[Saved entries]
────────
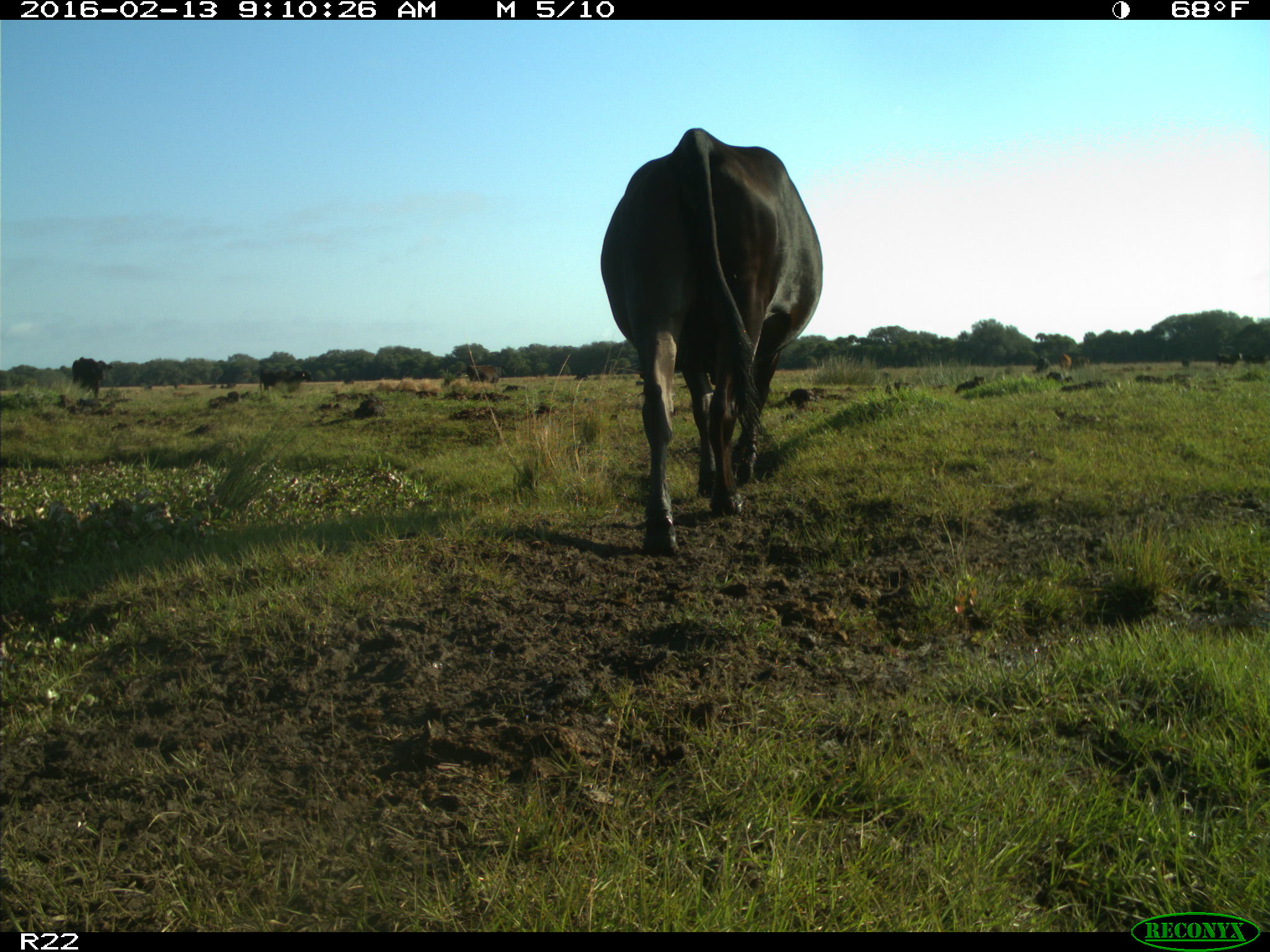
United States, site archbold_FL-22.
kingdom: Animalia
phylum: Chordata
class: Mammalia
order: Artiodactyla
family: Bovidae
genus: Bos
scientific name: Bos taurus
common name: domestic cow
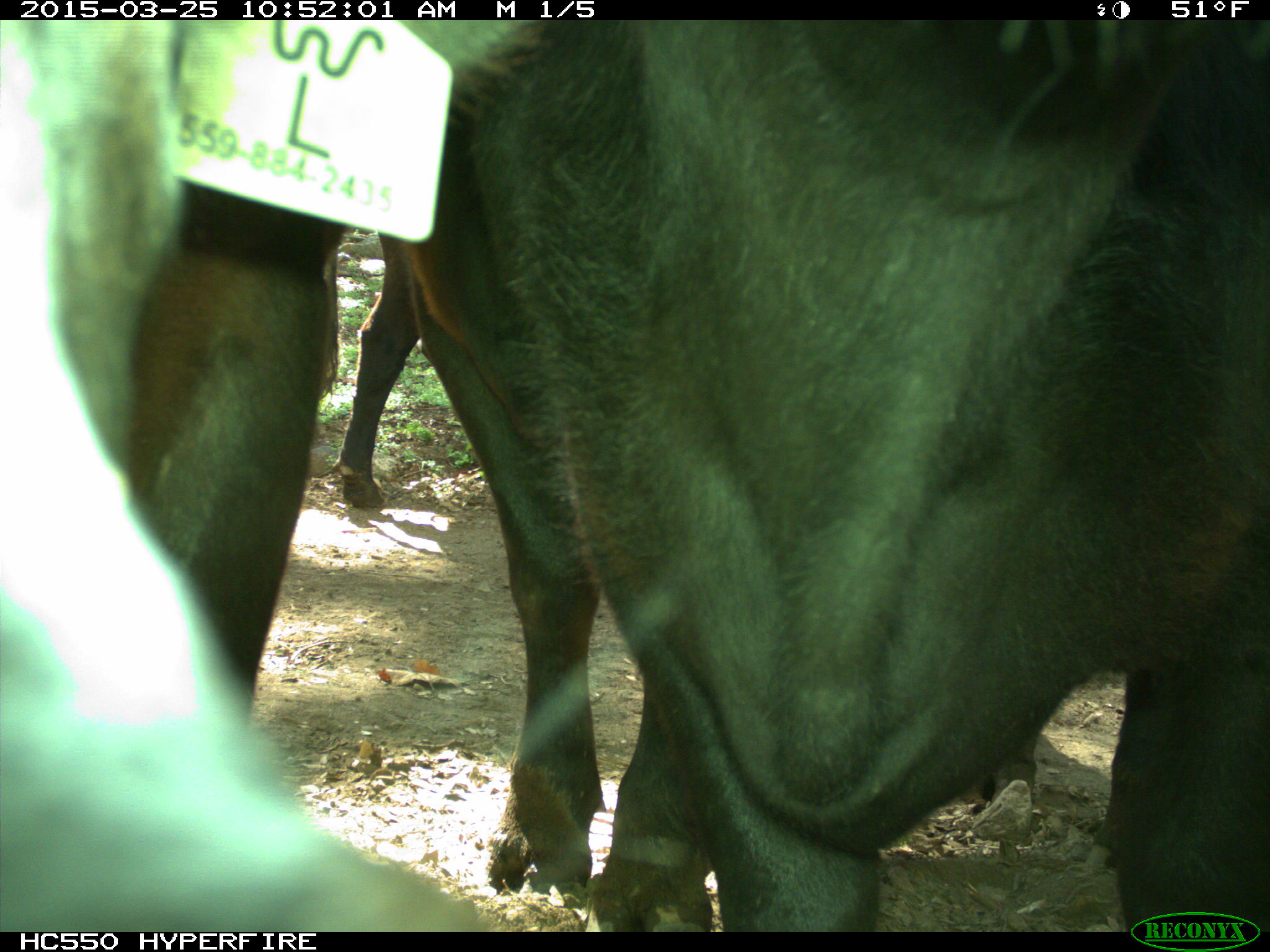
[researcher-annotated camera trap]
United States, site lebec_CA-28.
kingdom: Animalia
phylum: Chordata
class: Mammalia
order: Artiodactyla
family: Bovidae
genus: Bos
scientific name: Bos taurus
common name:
────────
Give back the data exactly. Pictures stay out.

Solution
United States, site archbold_FL-22.
kingdom: Animalia
phylum: Chordata
class: Mammalia
order: Artiodactyla
family: Bovidae
genus: Bos
scientific name: Bos taurus
common name: domestic cow
[researcher-annotated camera trap]
United States, site lebec_CA-28.
kingdom: Animalia
phylum: Chordata
class: Mammalia
order: Artiodactyla
family: Bovidae
genus: Bos
scientific name: Bos taurus
common name:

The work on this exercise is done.